> _Текст для чтения_
■ ■ ■ ■ ■
Здесь не место говорить об Октябрьской революции. Коротко говоря, уклонился от своего долга царь – отрёкся. Тогда и солдаты, присягавшие царю, решили, что и они свободны от присяги: царя-то нет. А дальше пошло по нарастающей: толпы дезертиров, ведомые безответственными агитаторами, паралич власти. А до того, на протяжении полувека, высшие классы, дворяне и буржуазия, не исполнили своего долга организаторов народного труда. Большевики, оседлав волну и проявив не свойственную больше никому волю, сумели, в сущности, спасти страну от распада и растаскивания на куски.
Мы, сегодняшние, тоже не исполнили своего долга. Мы не сумели использовать полученную нами свободу. Мы не поняли смысла свободы. Ведь свобода – это вовсе не расслабуха и привилегия, а долг и труд. Мы, весь народ, поняли свободу не как свободу труда и созидания, а как свободу растаскивания и радикального прекращения всякой работы. За прошедшие двадцать лет мы создали сугубо ресурсную экономику, основанную на делёжке наличного продукта, созданного отчасти природой, отчасти трудами предыдущих поколений. Рулит этой ресурсной экономикой государство-собес, политику составляет борьба за доступ к ресурсу и обсуждение более правильных оснований дележа наличного.
Я говорю «мы», не отделяя власть от народа, вполне намеренно. Власть – это часть народа, она не с неба упала на наши головы. Власть – это всегда проэкция народа, даже если она не избирается. В этом смысл известного изречения, что каждый народ имеет то правительство, которого заслуживает.
Октябрьская революция выросла из войны – разложившейся войны. Новая, вполне вероятно, вырастет из цепи техногенных катастроф, которые ознаменуют необратимый износ и развал технической инфраструктуры.
Разговоры о том, достаточно ли невыносимо живётся народу, чтобы он полез на баррикады, — беспочвенны. Революции происходят обычно на фоне вовсе не понижения жизненного уровня масс, а даже некоторого его повышения.
Мы имеем большие моральные претензии к власти: воруют, роскошествуют. Но истинная катастрофа – это её, власти, деловая квалификация, управленческие умения. Поэтому вполне допускаю, что власть и вообще вся наша жизнь может рухнуть при малом ветерке, вроде сильного падения цены на нефть.
■ ■ ■ ■ ■
> _Исходные данные_

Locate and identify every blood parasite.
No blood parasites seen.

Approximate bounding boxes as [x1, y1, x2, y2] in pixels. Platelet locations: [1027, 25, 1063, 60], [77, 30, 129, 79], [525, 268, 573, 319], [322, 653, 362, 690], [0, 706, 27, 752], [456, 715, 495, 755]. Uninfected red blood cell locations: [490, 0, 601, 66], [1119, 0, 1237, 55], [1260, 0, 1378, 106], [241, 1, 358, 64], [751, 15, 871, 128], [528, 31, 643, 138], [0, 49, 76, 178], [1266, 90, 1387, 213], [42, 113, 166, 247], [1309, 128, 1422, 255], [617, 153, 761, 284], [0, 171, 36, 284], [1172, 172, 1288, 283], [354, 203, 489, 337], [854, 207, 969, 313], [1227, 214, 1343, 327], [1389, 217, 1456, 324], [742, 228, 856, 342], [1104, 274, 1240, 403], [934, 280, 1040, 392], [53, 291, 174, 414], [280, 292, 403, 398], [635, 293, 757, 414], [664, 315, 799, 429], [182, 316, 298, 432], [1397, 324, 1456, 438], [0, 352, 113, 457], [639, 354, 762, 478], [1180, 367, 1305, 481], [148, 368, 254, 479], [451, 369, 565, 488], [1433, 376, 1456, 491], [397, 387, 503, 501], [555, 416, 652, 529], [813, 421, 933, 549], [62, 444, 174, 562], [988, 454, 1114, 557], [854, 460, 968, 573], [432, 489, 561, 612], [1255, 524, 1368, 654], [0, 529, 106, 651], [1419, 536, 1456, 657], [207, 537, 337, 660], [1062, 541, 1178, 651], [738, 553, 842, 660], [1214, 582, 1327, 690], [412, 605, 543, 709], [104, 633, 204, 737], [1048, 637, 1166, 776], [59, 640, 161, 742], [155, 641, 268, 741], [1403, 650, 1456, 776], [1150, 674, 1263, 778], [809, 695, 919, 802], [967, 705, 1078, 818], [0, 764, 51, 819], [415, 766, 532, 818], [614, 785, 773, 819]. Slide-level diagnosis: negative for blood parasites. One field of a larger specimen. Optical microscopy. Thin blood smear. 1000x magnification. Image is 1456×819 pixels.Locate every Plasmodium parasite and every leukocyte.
■ ■ ■ ■ ■
> _Что сделать_
(a) Из чего, по словам текста о долге и свободе, выросла Октябрьская революция?
(b) Продолжите текст о долге и свободе, начав сразу после его последнего предложения.

> _Ожидаемые ответы_
(a) Из войны, а именно из разложившейся войны.

(b)
Что может случиться дальше? П.Чухрай предрекает приход диктатора фашистского типа, хунты. Фашизм обиходное сознание воспринимает в чисто ругательном смысле («У-у, фашист проклятый!»), и это мешает понимать его объективное содержание. Глубокий политический мыслитель русского зарубежья Иван Ильин по горячим следам назвал фашизм «спасительным эксцессом патриотического произвола». И это действительно так и есть. Фашизм, т.е. национально ориентированная диктатура, появляется всегда на краю пропасти и направлена на спасение народа и государства. Очень часто такое случается в условиях крайнего национального унижения, ощущаемого широкими слоями народа. Это безусловно «эксцесс» — т.е. «выход за пределы» (что буквально и значит слово «эксцесс»). Это, по-русски говоря, «перегиб». Перегиб иногда бывает необходим: иначе не распрямишь ни палку, ни ситуацию. Спасительная диктатура действует поверх рамок существующих законов и процедур, что, с точки зрения этих законов, есть произвол. Но произвол этот – патриотический. Это крайне важно. Не ради себя и своей клики – ради всего народа, ради тех неотложных и перспективных задач, которые стоят перед этим народом как целым. Не ради богатых, не ради бедных, не ради рабочих – ради всего народа. В этом радикальное различие диктатуры фашистской и коммунистической: коммунистическая диктатура – это диктатура в интересах класса, фашизм — народа. Центральная идея фашизма – корпоративное государство, где заняты общим трудом рабочие, предприниматели, торговцы, чиновники.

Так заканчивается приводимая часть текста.